There are three parts to concurrent IMO programming: identify parallelism and specify parallelism. Identify = Break the algorithm into parallel pieces of work, indicate = actual encoding / debugging performed. Identifying does not depend on what structure you will use to indicate parallelism, and I do not think that the structure can help there. He has a good understanding of your application, target platform, general parallel software compromises (hardware latencies, etc.), and most importantly - experience. Indicate, however, it is possible to discuss, and here is what I am trying to answer below:
I tried a lot of frameworks (at school and at work). Since you asked about multi-core processors, which are shared memory, I will stick to the three common memory frameworks I used.
Pthreads (not really there, but definitely applicable):
Pro: -Pthreads is extremely generic. For me, pthreads is like a parallel programming assembly.

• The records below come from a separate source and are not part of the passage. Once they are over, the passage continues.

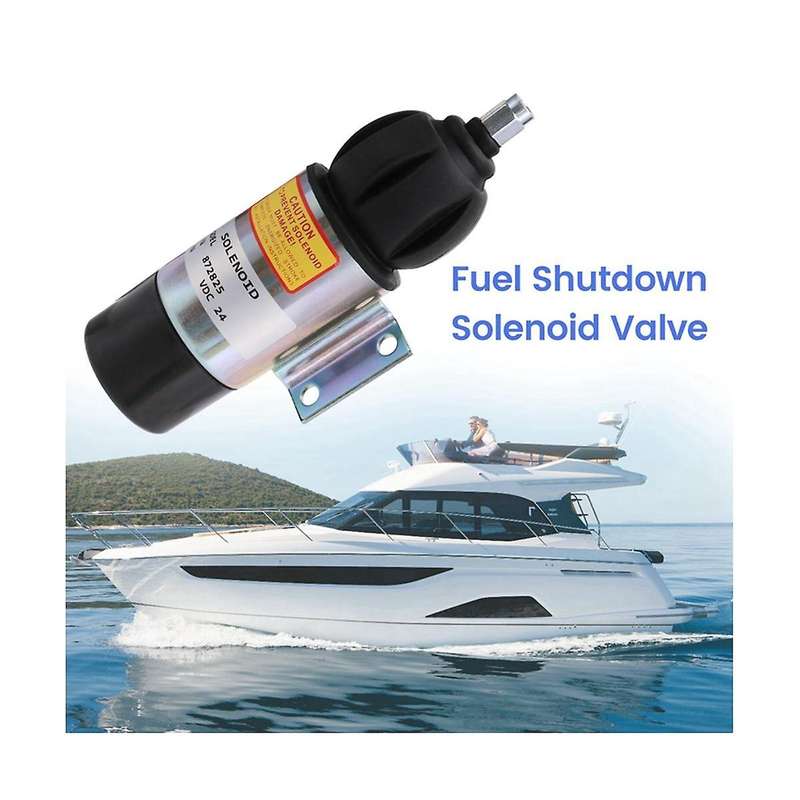 24 V Fuel Stop Shut Off Shutdown Solenoid for 872825 881969 872458 52318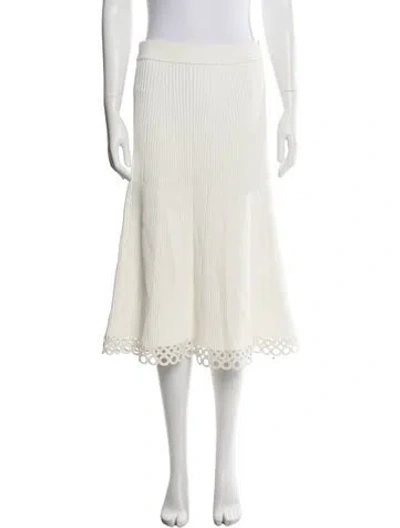 Pre-owned Simkhai Eyelet Trim Midi Length Skirt In Neutrals
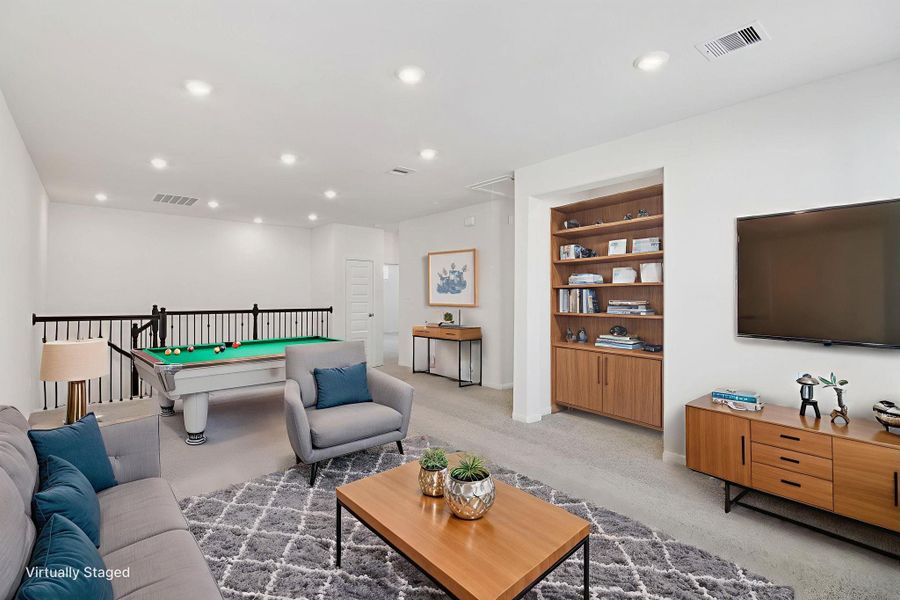 Furnished interior view inside a new home in Kemah Crossing - Luxe Series, Kemah (Image 8).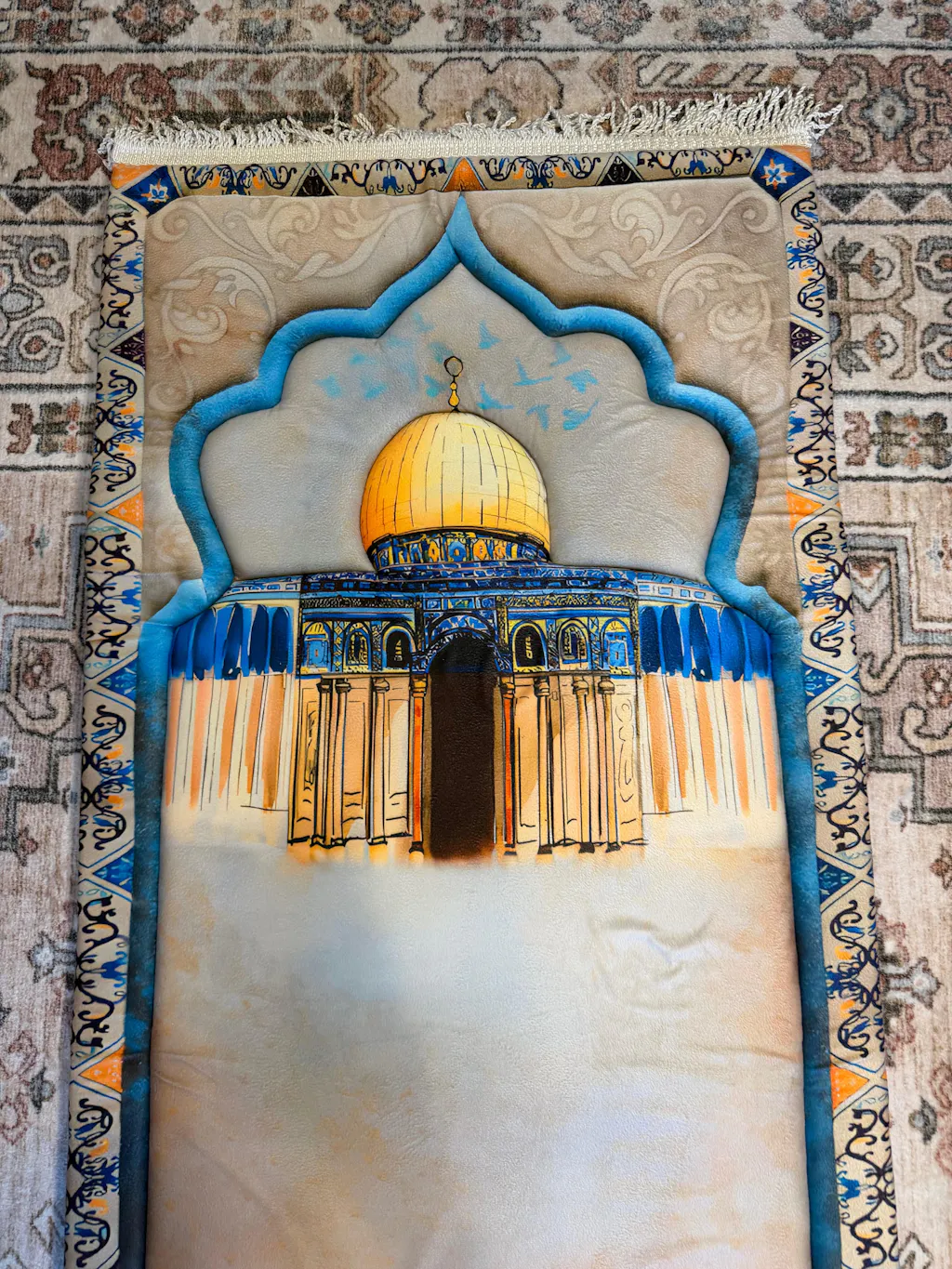 The Al-Aqsa Luxury Padded Prayer Mat – Jennah جنة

You can encode any paradigm in pthreads. “It's flexible, so you can make it as tall as you want.” There are no inherent limitations to slow you down. You can write your own constructions and primitives and get as much speed as possible.
Con: -Make sure that you do all the plumbing, like managing work queues, task allocation, on your own. The actual syntax is ugly, and your application often has a lot of extra code that makes writing code difficult and then hard to read.
OpenMP:
Pros: - Codex looks clean, plumbing and separation of tasks - mostly under the hood -Semi flexible. This gives you some interesting planning opportunities.
Cons: -Meant for a simple loop such as parallelism. (The latest Intel verion also supports tasks, but the tasks are the same as Cilk.) - Other structures may or may not be well written to execute. The GNU implementation is fine. Intel ICC worked better for me, but I would rather write some things to improve performance.
Cilk, Intel TBB, Apple GCD:
Pros: -Positively optimal basic algorithms for the parallelism task level -Special management of serial / parallel tasks -TBB also has a parallelism pipeline infrastructure that I used (this is not the best to be frank) -Installs the task of writing a lot of code for task-based systems which can be a big plus if you briefly
Cons: -Reduced performance control of basic structures. I know that Intel TBB has very poorly performing basic data structures, for example, the work queue was bad (in 2008, when I saw it). -Code looks awful sometimes with all the keywords and keywords that they want to use -Reads a lot of links in more detail to understand their "flexible" APIs.